Searches for two missing students in the Limerick area were compounded earlier this week by an emergency response to what turned out to be a hoax call. Tony Cusack, long-time volunteer with Limerick Marine Search and Rescue, talks about the experience of search and rescue


'To the untrained eye, search and rescue is very daunting, but we learn to be focused, to turn up when we're called and get on with the job," says Tony Cusack, who has been a volunteer with Limerick Marine Search and Rescue for 28 years.

The team were searching this week for two people who went missing in the Limerick area, Mark Casey, a 19-year-old student at NUI Galway who has not been seen since leaving a nightclub early last Saturday morning, and Steven Cavanagh, a 21-year-old student at Limerick Institute of Technology, missing since March 6th.

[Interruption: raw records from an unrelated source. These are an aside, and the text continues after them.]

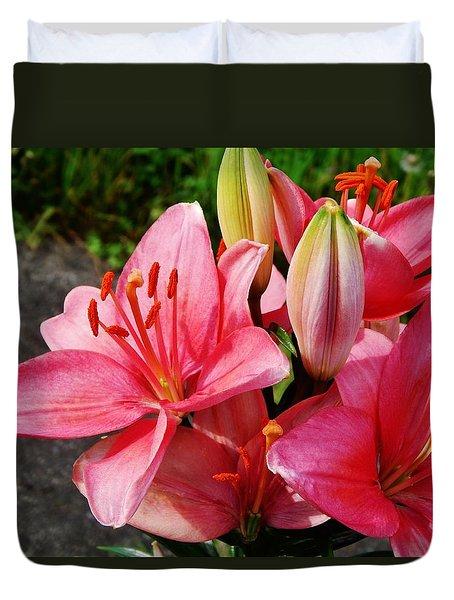 Hybrid Oriental Lilies Duvet Cover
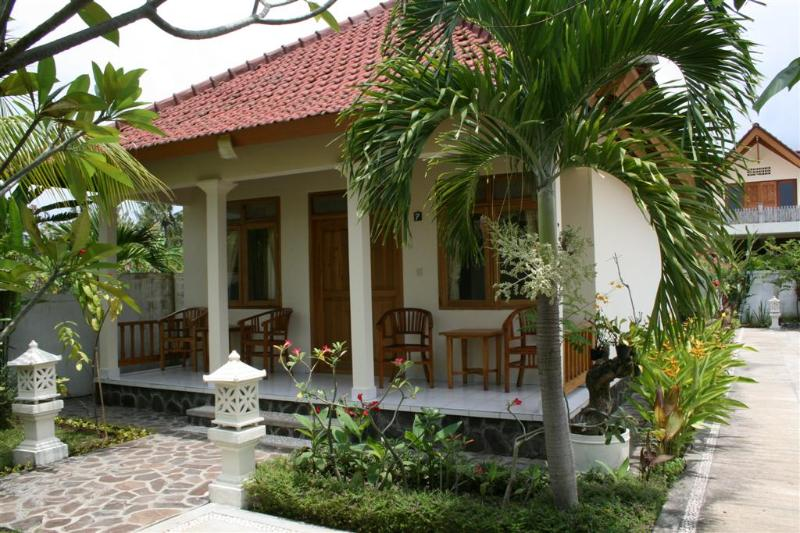 family bungalow - Bungalows in a beautiful garden next to the beach - Lovina - rentals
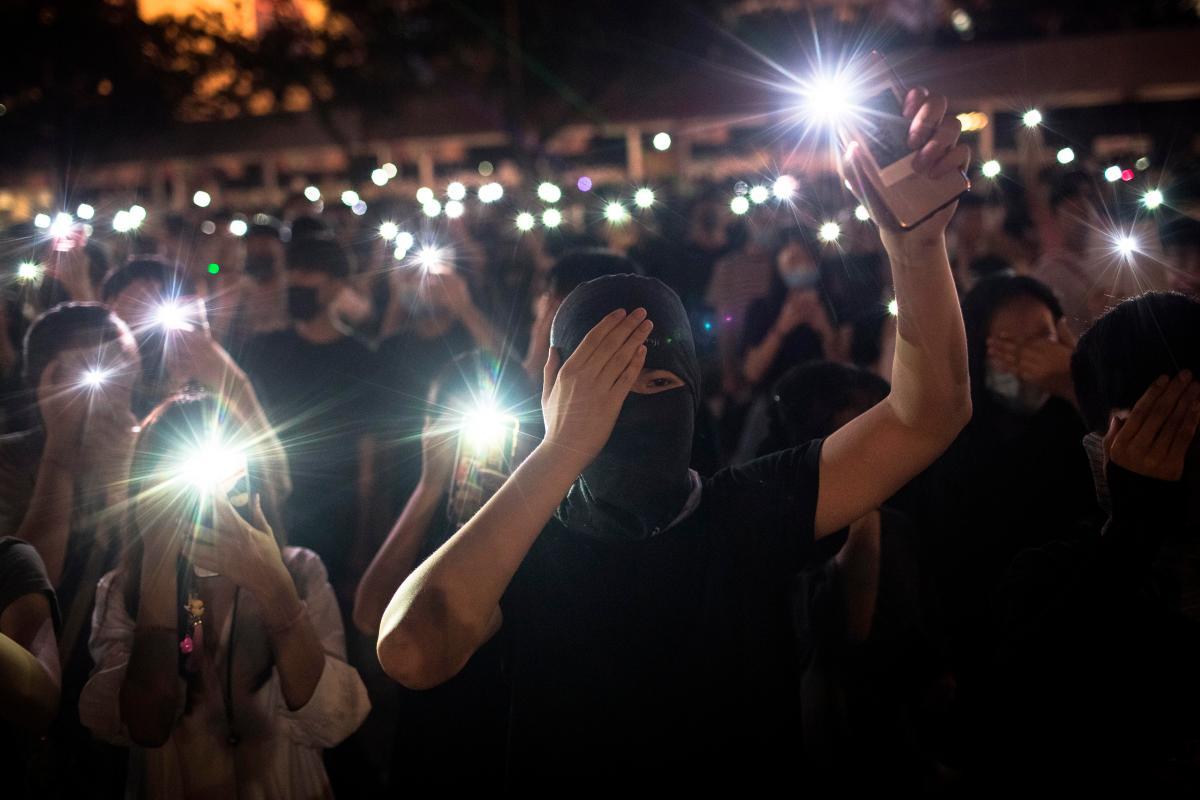 YouTube desactiva 210 canales que buscaban influir en protestas de Hong Kong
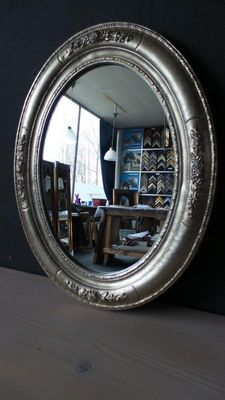 Venetian Oval mirror in beautifully decorated frame - Hand gilded - Silver
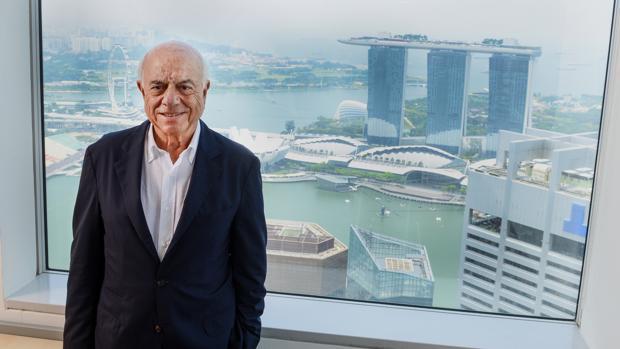 El presidente de BBVA, Francisco González, con Singapur de fondo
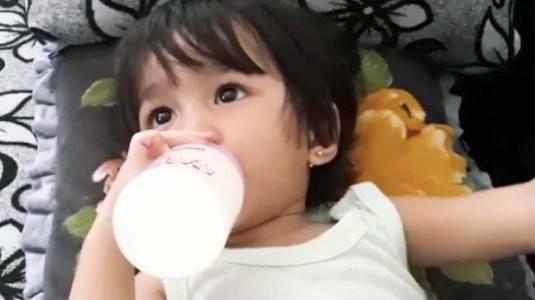 Bagaimana Menyiasati si Kecil yang Menolak Makan dan Hanya Mau Minum Susu?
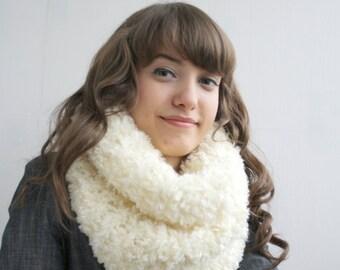 Handmade Cream Fur Wool Chunky Loop Cowl Collar Scarf gift Bridal Scarf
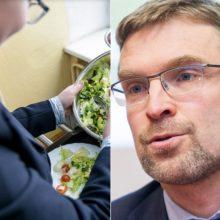 Ministras siūlo visus priešmokyklinukus ir pirmokus maitinti nemokamai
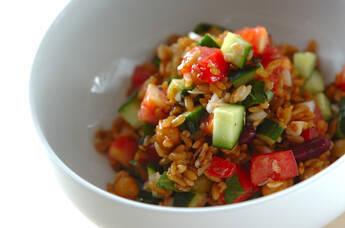 フレッシュトマトと雑穀米のサラダごはん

Their work was hampered earlier this week when they had to respond to what turned out to be a bogus call. “We don’t get too many hoax calls, but this one got a lot of attention, because the rescue helicopter from Shannon joined us. This search for a missing woman, who had reportedly jumped into the River Shannon, was called off following the Garda discovery that it was a hoax.”

The search-and-rescue volunteers are trained rescue divers, rescue swimmers and powerboat coxswains. “We are also advanced paramedics and emergency first responders,” says Cusack.

READ MORE

A team of up to eight volunteers – a three-person boat crew and five-person follow-on shoreline crew – respond to emergency call-outs from the fire service. As soon as they arrive at their base they are told where to begin the search.

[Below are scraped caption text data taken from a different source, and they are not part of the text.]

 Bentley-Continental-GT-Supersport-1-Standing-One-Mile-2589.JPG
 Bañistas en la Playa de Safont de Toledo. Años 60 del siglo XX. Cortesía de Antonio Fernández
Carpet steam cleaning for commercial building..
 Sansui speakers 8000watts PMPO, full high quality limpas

The Limerick Marine Search and Rescue team generally search twice a day, at high and low tide, and will continue a search for up to 28 days. “We will do an underwater search for four to five days and then search in the boats. We don’t come off the river until the body is located by us or someone else.”

Cusack says that people react to the recovery of a body in their own way. “Some will be shocked or sad. Others will feel grief and compassion for the family, who are often waiting on the banks of the Shannon while the search is ongoing.”

What is remarkable, according to Cusack, is the family’s response to the team. “When the job is finished the families often get together and fundraise for our work, which is a remarkable thing to do at such a traumatic time. This drives us on and gives us a great sense of pride in what we do.”

Limerick Marine Search and Rescue, which has 21 men and two women members, is currently recruiting new volunteers.